Há 100 anos o carnaval de Cachoeira, a julgar pelas notícias n'O Commercio, foi bem animado! Eram tempos de ruidosos grupos mascarados que saíam às ruas incitando todos à alegria e jogando muito lança-perfume, confete e serpentina.

Naquele ano  a novidade foi o surgimento do "Bloco Almofadinhas", que com um ruidoso "Zé Pereira" todas as noites assaltava as principais casas de diversões sob a batuta do maestro "Caturrita".

Na tarde e noite de domingo, 15 de fevereiro,  segundo o jornal, diversos grupos de mascarados percorreram, a pé e em vehiculos, algumas ruas da cidade. 
O "Blóco Almofadinhas", que já havia sahido em noites anteriores, sahiu, á tarde e á noite, com o seu ruidoso Zé Pereira, apresentando-se em diversos pontos.

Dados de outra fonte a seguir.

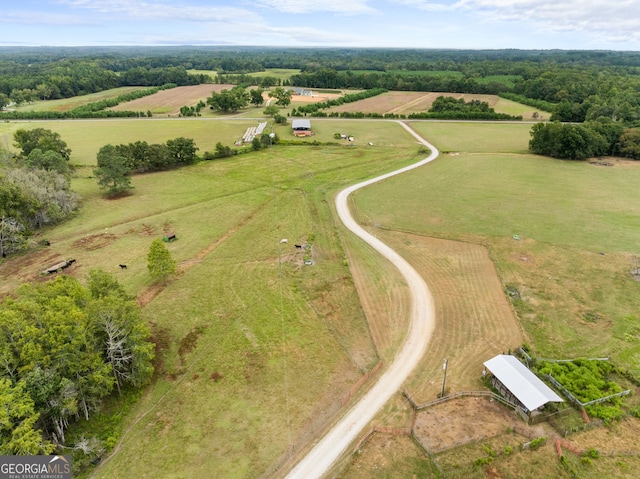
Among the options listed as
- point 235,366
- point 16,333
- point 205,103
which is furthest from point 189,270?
point 205,103

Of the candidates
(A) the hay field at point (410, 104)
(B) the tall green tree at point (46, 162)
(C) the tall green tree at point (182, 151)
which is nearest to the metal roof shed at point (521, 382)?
(B) the tall green tree at point (46, 162)

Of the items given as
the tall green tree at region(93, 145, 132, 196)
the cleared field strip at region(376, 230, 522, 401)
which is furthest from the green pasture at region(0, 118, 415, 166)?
the cleared field strip at region(376, 230, 522, 401)

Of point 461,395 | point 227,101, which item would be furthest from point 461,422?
point 227,101

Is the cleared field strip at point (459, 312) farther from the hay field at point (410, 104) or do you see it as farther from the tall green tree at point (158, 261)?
the hay field at point (410, 104)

Durante a noite de 16 do corrente houve grande reunião de povo na Avenida das Paineiras, jogando-se- animadamente, lança-perfume, confetti e serpentinas.
Á tarde de 17 o commercio local fechou as suas portas e pelas 5 horas começou a affluencia de povo á Avenida das Paineiras, que, ao anoitecer, estava repleta.
Embora não houvesse uma sociedade carnavalesca, nem commissão organisadora de festejos, áquella hora houve, na Avenida, muito transito de automoveis e carros alguns enfeitados e conduzindo senhoritas e cavalheiros com trajes de phantasia.
Entre os passageiros dos carros e os transeuntes do passeio da Avenida houve forte jogo de serpentinas, confetti e lança-perfumes, brincadeira que, quando desappareceram os vehiculos, ainda prolongou-se até ás 11 horas da noite.

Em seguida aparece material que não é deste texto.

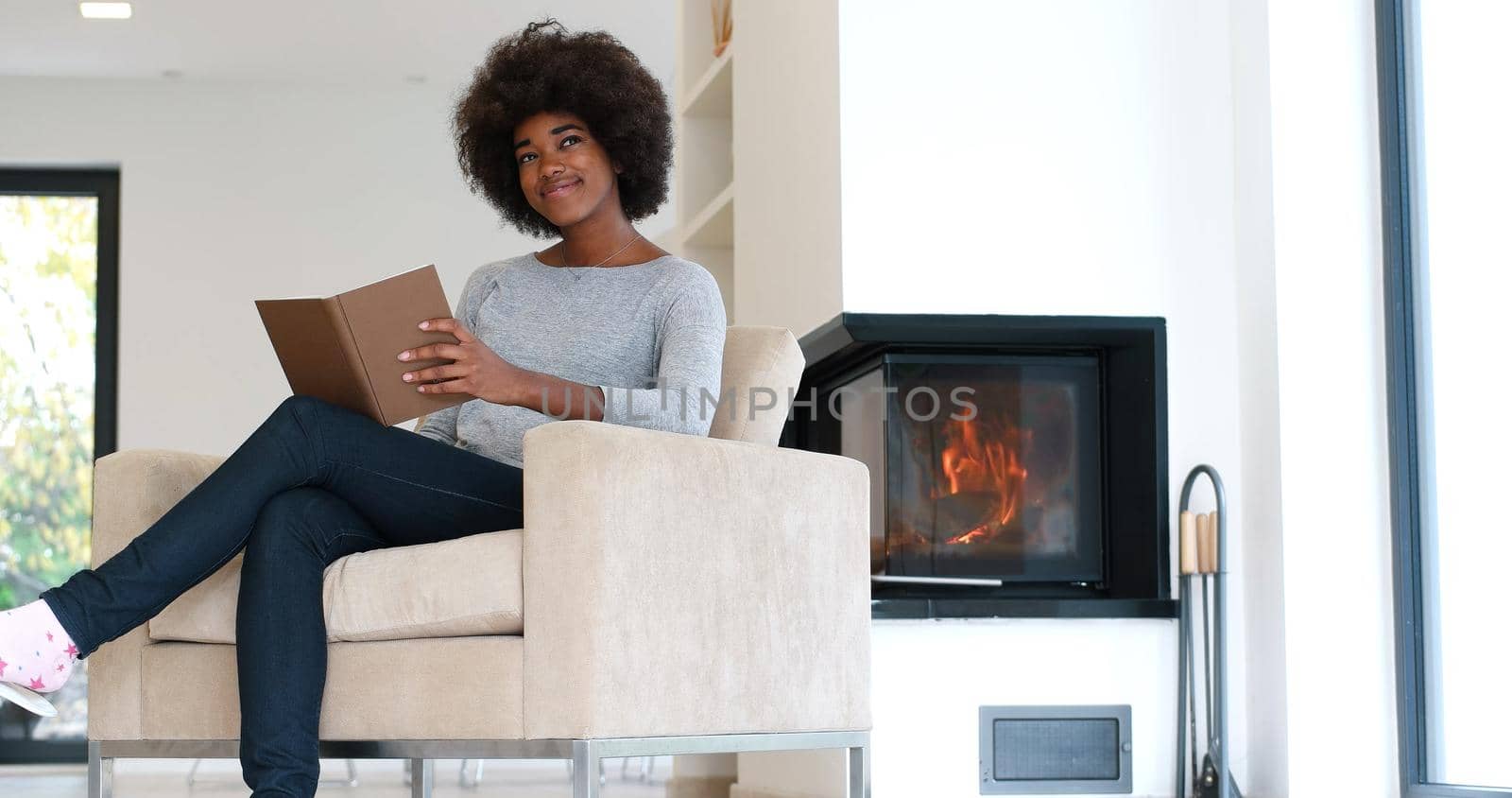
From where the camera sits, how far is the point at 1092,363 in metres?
3.24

Trecho da Avenida das Paineiras (atual Rua 7 de Setembro)
- Museu Municipal

Á noite de segunda-feira penultima effectuou-se um baile burlesco nos vastos salões do Club Renascença, cujas dependencias estiveram repletas de exmas. familias e cavalheiros.
A diversão começou pelas 10 horas, prolongando-se, por entre vivas e reciprocas expansões de alegria e cordialidade, até ás primeiras horas da madrugada de 17.
Nos intervallos da dança houve animado jogo de lança-perfume, confetti e serpentinas.

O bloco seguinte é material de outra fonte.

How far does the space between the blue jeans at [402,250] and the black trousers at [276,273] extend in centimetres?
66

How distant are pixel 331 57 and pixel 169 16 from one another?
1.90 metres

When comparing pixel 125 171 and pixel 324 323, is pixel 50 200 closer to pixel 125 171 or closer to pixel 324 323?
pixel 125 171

Em a noite de sabbado, 21 do corrente, o Club 7 de Setembro tambem realizou um baile burlesco.
As 10 horas os cavalheiros phantasiados partiram do Hotel do Commercio, precedidos de musica e do Zé-Pereira, estacando á frente da residencia do sr. Hercules Vasconcellos, onde receberam as phantasiadas do bello sexo, fazendo uma passeata pela rua 7 de Setembro, que, principalmente na Avenida das Paineiras, estava repleta de curiosos.
Chegando ao edificio social, á rua São João, este ficou cheio de exmas. familias e cavalheiros.
(...)
Tocaram, alternadamente, a Banda Musical Estrella Cachoeirense e orchestra do Quartetto Viennense, dirigida pelo maestro Frederico Hintze.
A diversão prolongou-se, sempre muito animada, até ás 5 horas da manhã de domingo.

Clube Sete de Setembro - O Rio Grande do Sul, de Alfredo R. da Costa (1922)

Pelo jornal é possível perceber que o carnaval de 1920 foi bastante festejado, seja através dos grupos e blocos que desfilavam pelas ruas, animados pelos Zé Pereiras, em que os confetes, serpentinas e os hoje proibidos lança-perfumes faziam a alegria dos foliões. Os clubes chamavam os bailes de carnaval de burlescos, iniciados por cortejo que percorria a pé o trajeto até a sede social. 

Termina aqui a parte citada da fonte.